To Shoot Hard Labour veers from your traditional slave narrative in that it begins in 1834 – the year slavery legally ended in the English speaking Caribbean, with the four year apprenticeship – Antigua, which opted for full emancipation in 1834, was an exception. I, therefore, describe it as a post-slavery narrative. Its central theme, beginning with Papa Sammy’s ancestor Rachael’s long walk across Antigua to re-connect with the daughter (Minty) sold off years before, is the quest for freedom, life, humanity in a world determined to keep Black people underfoot. “Only when they find Minty they really believe that slavery was all over for sure.” (p. 32) But not without scars, “Minty had a brand on she hand.” (p. 32)
The book is a stark reminder that the legal end of slavery did not mean its end in practice. In some ways, even in a country, politically independent since 1981, with Black leaders and a majority Black population, the struggle for true self-actualization continues. The ways in which the struggle continues and in which they have been brought in to sharp focus in 2020, the year of the COVID-19 global pandemic and the globally resonant Black Lives Matter uprising sparked in North America/the US, and the economic and social quakes sparked by both, is more heavy lifting than this piece can do.
But let’s talk about this book though.
I covered a lot of ground in the 13th installment of my CREATIVE SPACE column of 2020 (SAY THEIR NAME: IN MEMORIAM) in which I wrote about To Shoot Hard Labour by telling the stories of some of the people beaten, raped, and killed, casualties of anti-Blackness post-slavery in Antigua, as well as some of the unsung freedom fighters (labour rights activists). There is likely to be some overlap, but I’ll try to tread ground not covered there, here. I urge you to read that article as a companion to this one.

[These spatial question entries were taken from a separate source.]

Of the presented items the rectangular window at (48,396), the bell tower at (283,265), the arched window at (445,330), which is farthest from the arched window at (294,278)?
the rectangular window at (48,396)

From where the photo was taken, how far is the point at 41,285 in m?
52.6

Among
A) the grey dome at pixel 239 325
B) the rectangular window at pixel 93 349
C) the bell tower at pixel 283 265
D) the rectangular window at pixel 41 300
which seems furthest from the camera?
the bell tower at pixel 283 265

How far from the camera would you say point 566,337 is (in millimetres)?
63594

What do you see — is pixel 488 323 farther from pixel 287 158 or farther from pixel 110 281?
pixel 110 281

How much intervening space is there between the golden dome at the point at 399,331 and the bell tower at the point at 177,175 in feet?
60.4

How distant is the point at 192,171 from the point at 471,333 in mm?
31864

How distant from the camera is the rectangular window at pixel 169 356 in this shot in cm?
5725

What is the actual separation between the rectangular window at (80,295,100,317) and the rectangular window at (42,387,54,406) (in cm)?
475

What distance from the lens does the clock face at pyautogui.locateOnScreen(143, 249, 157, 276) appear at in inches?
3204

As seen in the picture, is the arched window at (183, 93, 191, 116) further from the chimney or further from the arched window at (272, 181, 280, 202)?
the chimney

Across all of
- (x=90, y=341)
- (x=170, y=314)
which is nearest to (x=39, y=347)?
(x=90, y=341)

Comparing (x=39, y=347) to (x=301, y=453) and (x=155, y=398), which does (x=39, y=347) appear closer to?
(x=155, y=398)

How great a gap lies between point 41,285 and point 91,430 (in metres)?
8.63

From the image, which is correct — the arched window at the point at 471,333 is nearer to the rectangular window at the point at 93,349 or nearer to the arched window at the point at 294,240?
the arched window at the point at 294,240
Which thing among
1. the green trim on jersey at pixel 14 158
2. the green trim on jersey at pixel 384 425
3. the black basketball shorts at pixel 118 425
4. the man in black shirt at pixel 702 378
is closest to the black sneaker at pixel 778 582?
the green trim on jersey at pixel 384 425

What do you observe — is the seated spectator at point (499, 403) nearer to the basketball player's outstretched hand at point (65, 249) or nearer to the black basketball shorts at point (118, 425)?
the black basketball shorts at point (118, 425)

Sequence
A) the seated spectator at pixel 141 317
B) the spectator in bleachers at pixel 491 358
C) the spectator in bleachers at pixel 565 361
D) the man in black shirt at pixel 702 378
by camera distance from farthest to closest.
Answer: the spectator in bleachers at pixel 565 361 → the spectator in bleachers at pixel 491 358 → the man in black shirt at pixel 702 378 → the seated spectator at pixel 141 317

As the nation was reminded during a month-long on-air book club discussion of it in which I participated, this book covers a lot in its 100 plus years, and even if you’ve read it before, you’re likely to learn something. And even if you’re not from Antigua, what you learn will be educational and impactful as you consider the arc of human history in general and Black people’s experiences in the New World specifically. The particularity of it makes it more potent, not less.
“Just a little away from the market on Church Street in an open space under a big mahogany tree was the old slave market where the bakkra use to sell our generations. That mahogany tree had hoods and spikes in it. After slavery end, Delos Martin, a Scotchman built a business place just west of it, and that would block the view of the courthouse at the corner of Scotch Row and Church Street…the little hill at the head of the city – the one in a straight line with High and St. Mary’s Streets – was called Gibbet’s Hill. It was the place where the open gallow was built – close to what is now called the Botanical Gardens – but the slaves use to call it Dribbet House.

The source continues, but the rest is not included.